STATED PROBLEM –
Swap "red banner" for "crimson banner" in the data from the line with "Looking carefully, would" to the line with "5. point 128,77", and give those lines back with nothing else changed. Leave the pictures out of your answer.

Scene-based spatial questions:
════════

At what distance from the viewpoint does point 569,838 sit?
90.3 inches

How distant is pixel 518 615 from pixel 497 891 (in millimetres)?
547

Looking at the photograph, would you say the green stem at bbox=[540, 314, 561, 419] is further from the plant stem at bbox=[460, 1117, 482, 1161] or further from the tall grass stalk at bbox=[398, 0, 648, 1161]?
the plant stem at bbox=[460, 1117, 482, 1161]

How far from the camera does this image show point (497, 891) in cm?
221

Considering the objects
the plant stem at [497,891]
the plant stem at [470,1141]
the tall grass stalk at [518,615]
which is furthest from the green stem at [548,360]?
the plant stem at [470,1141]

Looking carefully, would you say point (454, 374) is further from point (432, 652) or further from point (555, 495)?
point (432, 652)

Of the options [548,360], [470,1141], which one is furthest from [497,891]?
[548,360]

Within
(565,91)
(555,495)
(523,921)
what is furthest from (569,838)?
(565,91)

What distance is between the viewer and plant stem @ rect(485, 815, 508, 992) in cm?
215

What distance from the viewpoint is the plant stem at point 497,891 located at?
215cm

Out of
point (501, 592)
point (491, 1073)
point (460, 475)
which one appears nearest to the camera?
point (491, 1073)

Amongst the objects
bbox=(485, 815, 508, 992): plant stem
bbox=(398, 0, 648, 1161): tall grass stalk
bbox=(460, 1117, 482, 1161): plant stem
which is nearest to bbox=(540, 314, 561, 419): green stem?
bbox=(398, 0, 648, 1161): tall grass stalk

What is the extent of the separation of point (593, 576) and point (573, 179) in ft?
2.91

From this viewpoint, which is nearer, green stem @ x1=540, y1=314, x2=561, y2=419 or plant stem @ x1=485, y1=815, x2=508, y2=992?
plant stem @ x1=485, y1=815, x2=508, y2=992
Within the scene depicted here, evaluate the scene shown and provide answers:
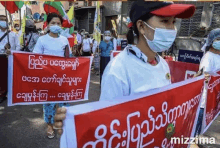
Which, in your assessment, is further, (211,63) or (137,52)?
(211,63)

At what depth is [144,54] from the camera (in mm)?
1570

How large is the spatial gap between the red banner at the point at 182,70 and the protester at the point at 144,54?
239 cm

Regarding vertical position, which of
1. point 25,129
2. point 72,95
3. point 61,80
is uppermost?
point 61,80

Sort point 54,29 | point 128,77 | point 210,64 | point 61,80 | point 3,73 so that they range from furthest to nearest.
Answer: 1. point 3,73
2. point 61,80
3. point 54,29
4. point 210,64
5. point 128,77

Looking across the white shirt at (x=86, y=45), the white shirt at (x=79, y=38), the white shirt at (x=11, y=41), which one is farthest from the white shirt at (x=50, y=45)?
the white shirt at (x=79, y=38)

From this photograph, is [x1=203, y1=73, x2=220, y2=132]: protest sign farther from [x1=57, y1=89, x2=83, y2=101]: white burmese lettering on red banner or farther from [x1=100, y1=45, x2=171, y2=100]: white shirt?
[x1=57, y1=89, x2=83, y2=101]: white burmese lettering on red banner

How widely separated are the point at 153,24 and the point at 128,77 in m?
0.45

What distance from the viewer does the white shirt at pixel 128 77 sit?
1.38 meters

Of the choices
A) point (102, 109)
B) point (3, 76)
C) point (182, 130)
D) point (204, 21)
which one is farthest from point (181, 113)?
point (204, 21)

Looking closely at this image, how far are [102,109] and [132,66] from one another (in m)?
0.38

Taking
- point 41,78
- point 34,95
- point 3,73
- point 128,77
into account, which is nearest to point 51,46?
point 41,78

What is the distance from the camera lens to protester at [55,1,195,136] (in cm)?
140

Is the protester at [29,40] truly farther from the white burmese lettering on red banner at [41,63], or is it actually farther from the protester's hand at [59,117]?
the protester's hand at [59,117]

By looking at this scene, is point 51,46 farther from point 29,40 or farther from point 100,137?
point 29,40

════════

SOLUTION TO THE EXERCISE –
Looking carefully, would you say point (454, 374) is further from point (432, 652) or further from point (555, 495)?
point (432, 652)

Of the options [548,360], [470,1141], which one is furthest from [497,891]?
[548,360]

Within
(565,91)
(555,495)
(523,921)
what is furthest from (569,838)?
(565,91)

What distance is between the viewer and plant stem @ rect(485, 815, 508, 992) in cm?
215

What distance from the viewpoint is the plant stem at point 497,891 located at?
215cm

Out of
point (501, 592)
point (491, 1073)
point (460, 475)
which one appears nearest to the camera?
point (491, 1073)

Amongst the objects
bbox=(485, 815, 508, 992): plant stem
bbox=(398, 0, 648, 1161): tall grass stalk
bbox=(460, 1117, 482, 1161): plant stem
which is nearest to bbox=(540, 314, 561, 419): green stem?
bbox=(398, 0, 648, 1161): tall grass stalk

What is the extent of the separation of point (593, 576) and point (573, 179) in ft?
2.91

From this viewpoint, which is nearer, green stem @ x1=540, y1=314, x2=561, y2=419 or plant stem @ x1=485, y1=815, x2=508, y2=992?
plant stem @ x1=485, y1=815, x2=508, y2=992
Within the scene depicted here, evaluate the scene shown and provide answers:
Which, in your assessment, is further, (211,63) or (137,52)?
(211,63)

At what depth is [144,54] from the camera (in mm)?
1570

How large is the spatial gap between the crimson banner at the point at 182,70 and the protester at the point at 144,54?
239 cm

Regarding vertical position, which of
1. point 25,129
2. point 72,95
3. point 61,80
is uppermost?
point 61,80

Sort point 54,29 | point 128,77 | point 210,64 | point 61,80 | point 3,73 so that they range from furthest to nearest.
Answer: 1. point 3,73
2. point 61,80
3. point 54,29
4. point 210,64
5. point 128,77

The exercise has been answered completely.